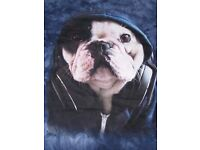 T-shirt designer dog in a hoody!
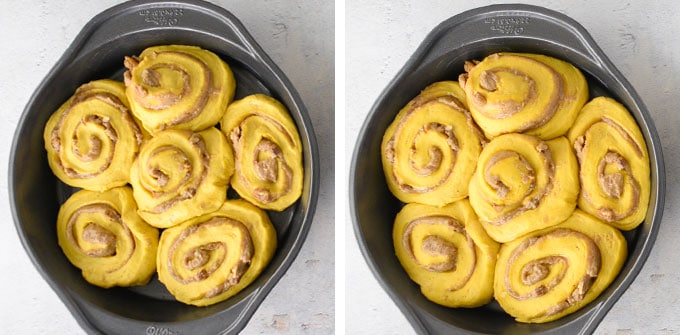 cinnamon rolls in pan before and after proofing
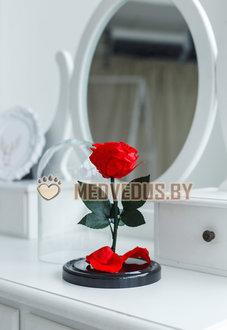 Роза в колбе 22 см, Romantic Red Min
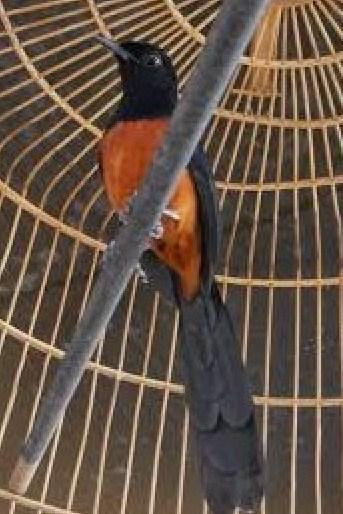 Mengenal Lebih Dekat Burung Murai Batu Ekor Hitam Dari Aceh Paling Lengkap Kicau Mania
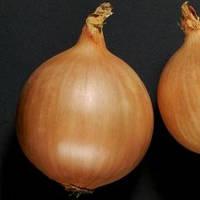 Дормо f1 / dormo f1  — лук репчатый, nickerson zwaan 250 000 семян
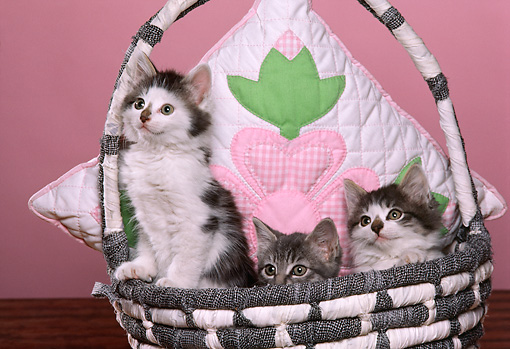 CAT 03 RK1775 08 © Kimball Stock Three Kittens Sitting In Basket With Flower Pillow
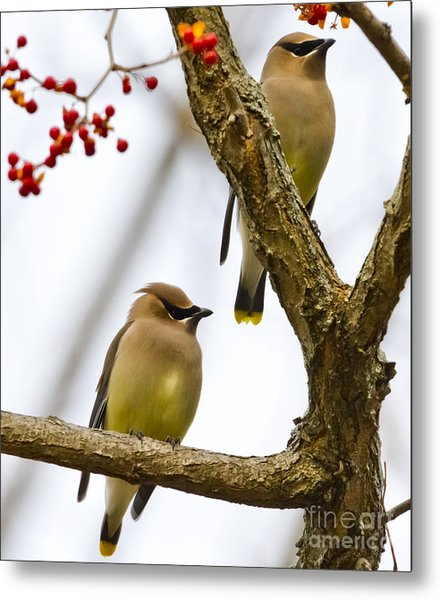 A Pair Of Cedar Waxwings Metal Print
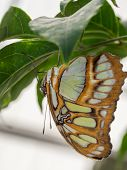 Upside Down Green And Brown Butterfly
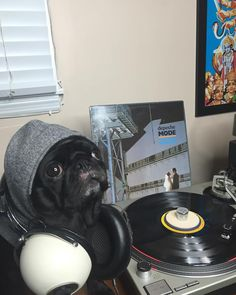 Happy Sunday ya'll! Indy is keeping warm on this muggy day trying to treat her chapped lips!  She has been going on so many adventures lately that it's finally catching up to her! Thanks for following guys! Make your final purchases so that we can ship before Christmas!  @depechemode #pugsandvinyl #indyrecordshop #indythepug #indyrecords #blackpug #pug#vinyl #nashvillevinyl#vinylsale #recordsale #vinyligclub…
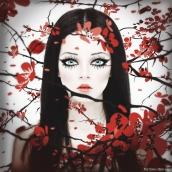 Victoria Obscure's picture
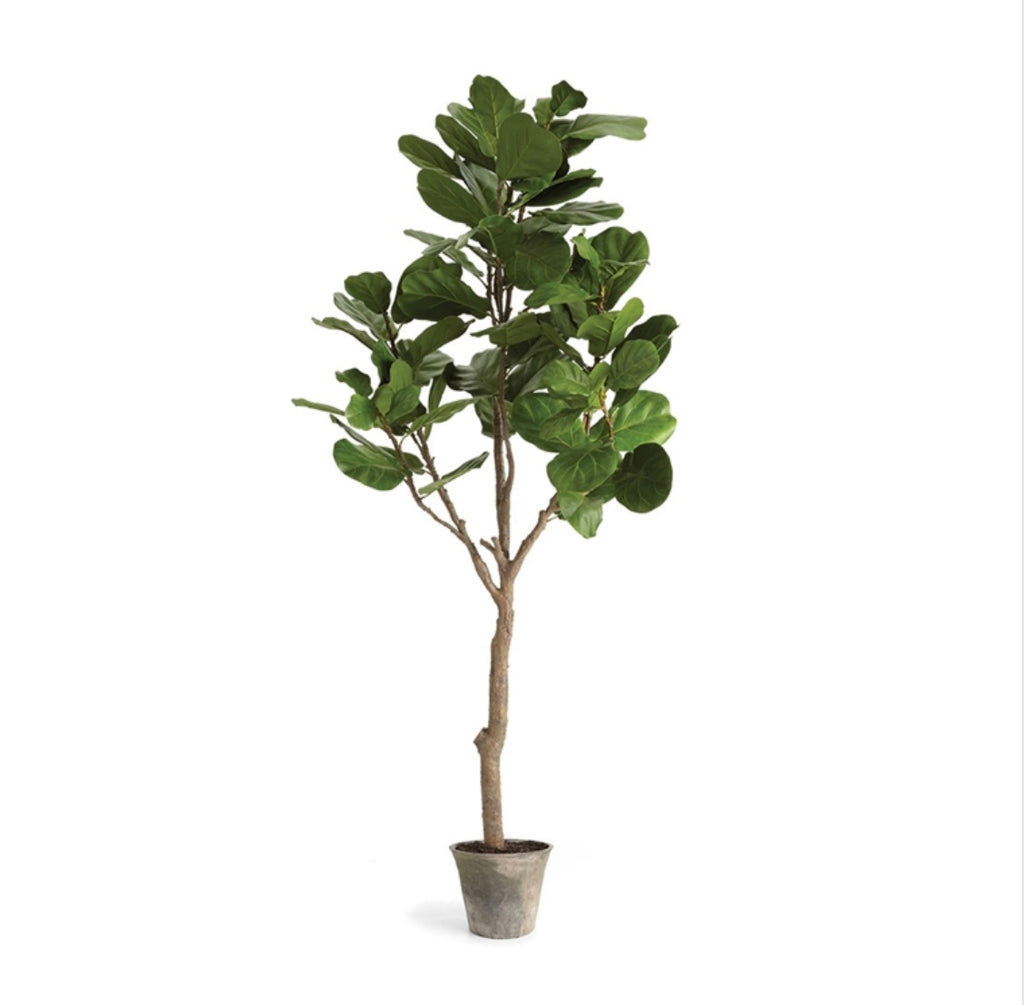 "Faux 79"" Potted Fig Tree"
- - - -
- EXERCISE DETAILS -
Repeat every record above exactly, but drop the pictures.

- ANSWER BOX -
 T-shirt designer dog in a hoody!
 cinnamon rolls in pan before and after proofing
 Роза в колбе 22 см, Romantic Red Min
 Mengenal Lebih Dekat Burung Murai Batu Ekor Hitam Dari Aceh Paling Lengkap Kicau Mania
 Дормо f1 / dormo f1  — лук репчатый, nickerson zwaan 250 000 семян
 CAT 03 RK1775 08 © Kimball Stock Three Kittens Sitting In Basket With Flower Pillow
 A Pair Of Cedar Waxwings Metal Print
 Upside Down Green And Brown Butterfly
 Happy Sunday ya'll! Indy is keeping warm on this muggy day trying to treat her chapped lips!  She has been going on so many adventures lately that it's finally catching up to her! Thanks for following guys! Make your final purchases so that we can ship before Christmas!  @depechemode #pugsandvinyl #indyrecordshop #indythepug #indyrecords #blackpug #pug#vinyl #nashvillevinyl#vinylsale #recordsale #vinyligclub…
 Victoria Obscure's picture
 "Faux 79"" Potted Fig Tree"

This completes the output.